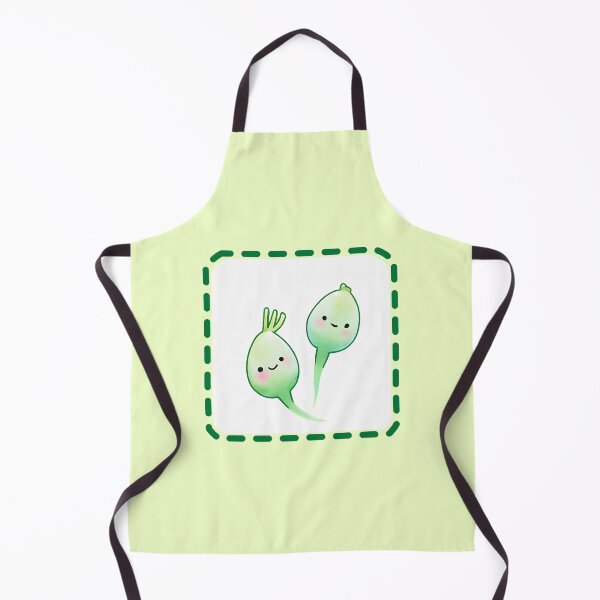 Item preview, Cutest sweet sprouts designed and sold by FairySpore.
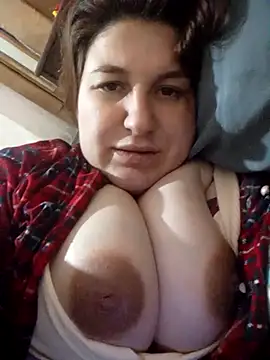 BlackVBarbie's cam snapshot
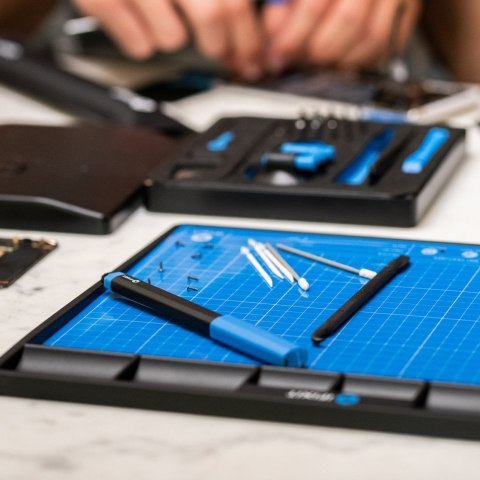 IFixit FixMat 1 przyb.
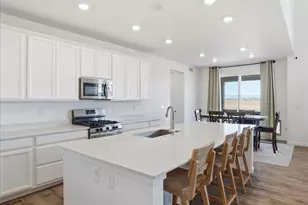 704 Columbia St, Johnstown, CO 80534 - Photo 15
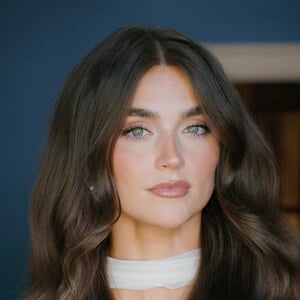 Isabela Rose Becker Headshot 9 of 13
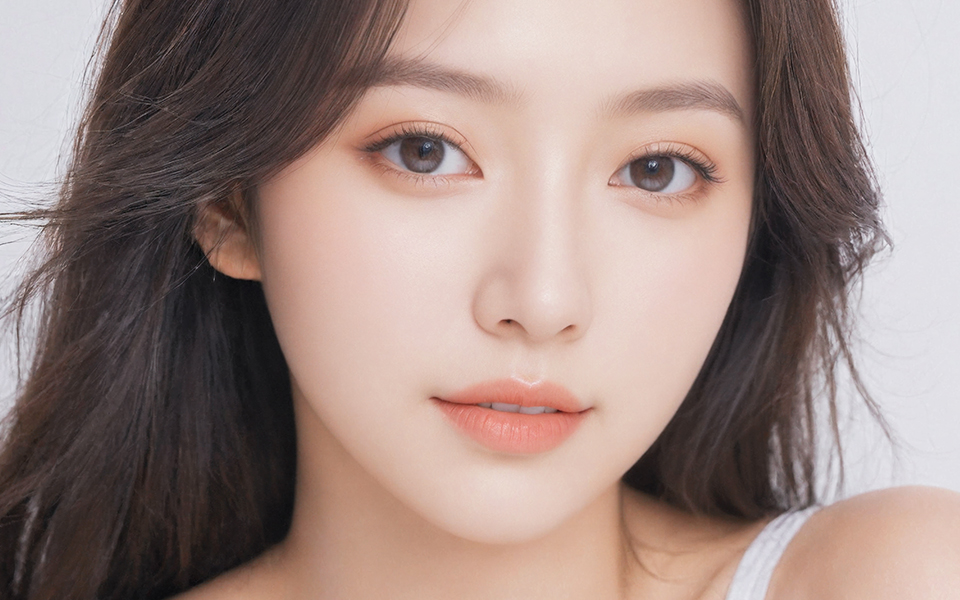 ���ͽ��̼����ܰ� ���ű�����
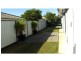 20a Evenden Street, Warwick QLD 4370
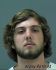 Andrew Thomas Arrest Mugshot Santa Rosa 04/22/2014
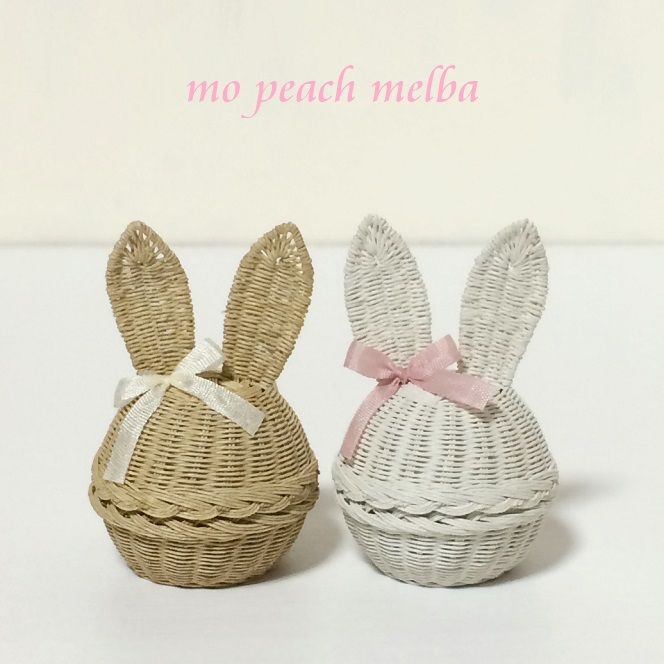 ธรรมชาติ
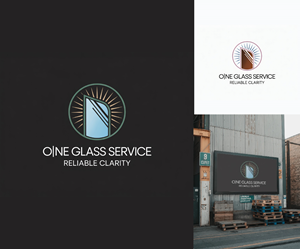 Logo Design by milanan_milan for this project | Design: #36162688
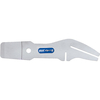 Laser Laser 8162 LTR Brake Rotor Truing & Piston Press Tool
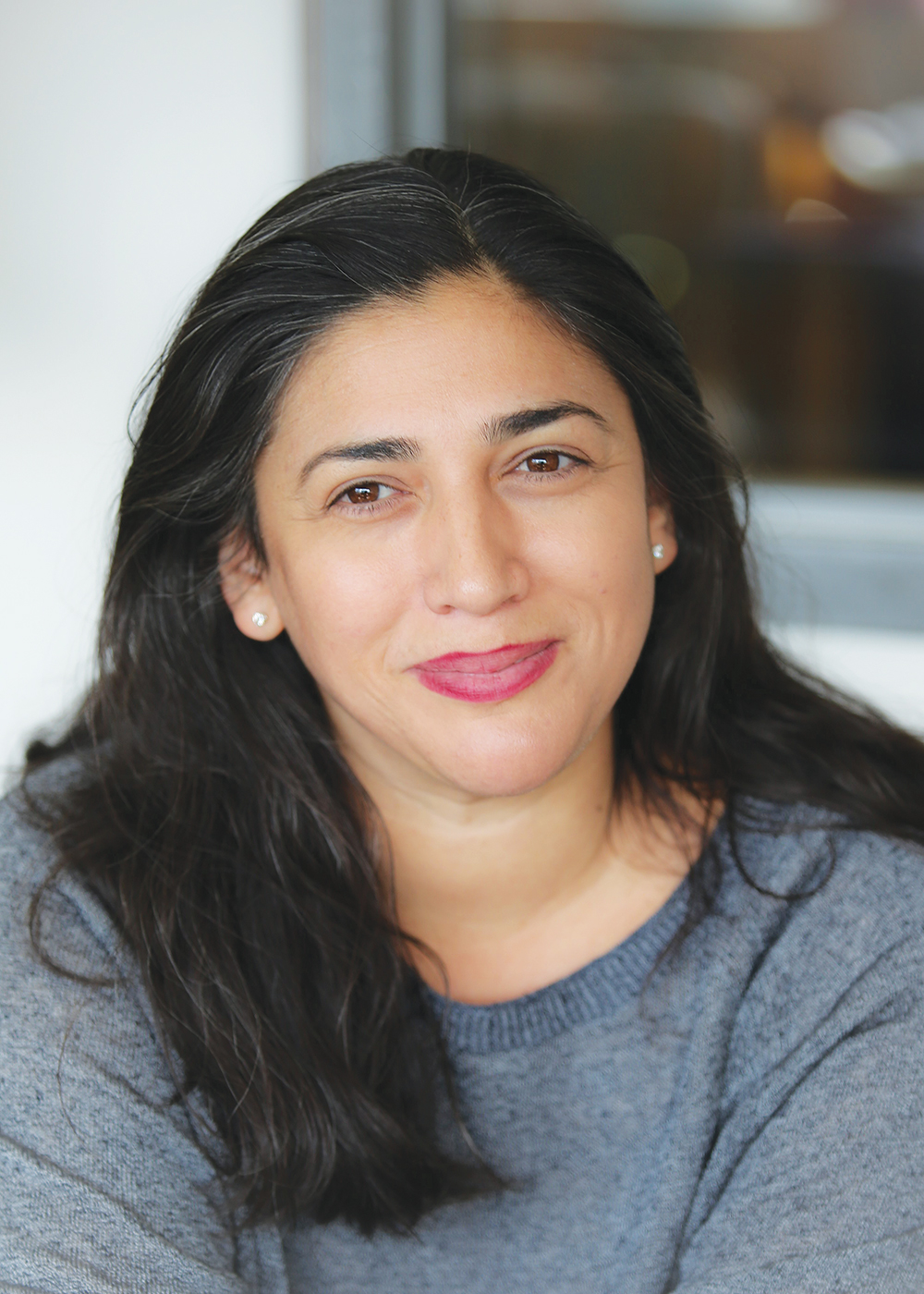 tagreuters.com2018binary_MT1VRTP0JW6JR8-FILEDIMAGE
● ● ●
= PROBLEM TO SOLVE =
Retype every line of the material above word for word, leaving out the pictures.

= EXERCISE OUTPUT =
 Item preview, Cutest sweet sprouts designed and sold by FairySpore.
 BlackVBarbie's cam snapshot
 IFixit FixMat 1 przyb.
 704 Columbia St, Johnstown, CO 80534 - Photo 15
 Isabela Rose Becker Headshot 9 of 13
 ���ͽ��̼����ܰ� ���ű�����
 20a Evenden Street, Warwick QLD 4370
 Andrew Thomas Arrest Mugshot Santa Rosa 04/22/2014
 ธรรมชาติ
 Logo Design by milanan_milan for this project | Design: #36162688
 Laser Laser 8162 LTR Brake Rotor Truing & Piston Press Tool
 tagreuters.com2018binary_MT1VRTP0JW6JR8-FILEDIMAGE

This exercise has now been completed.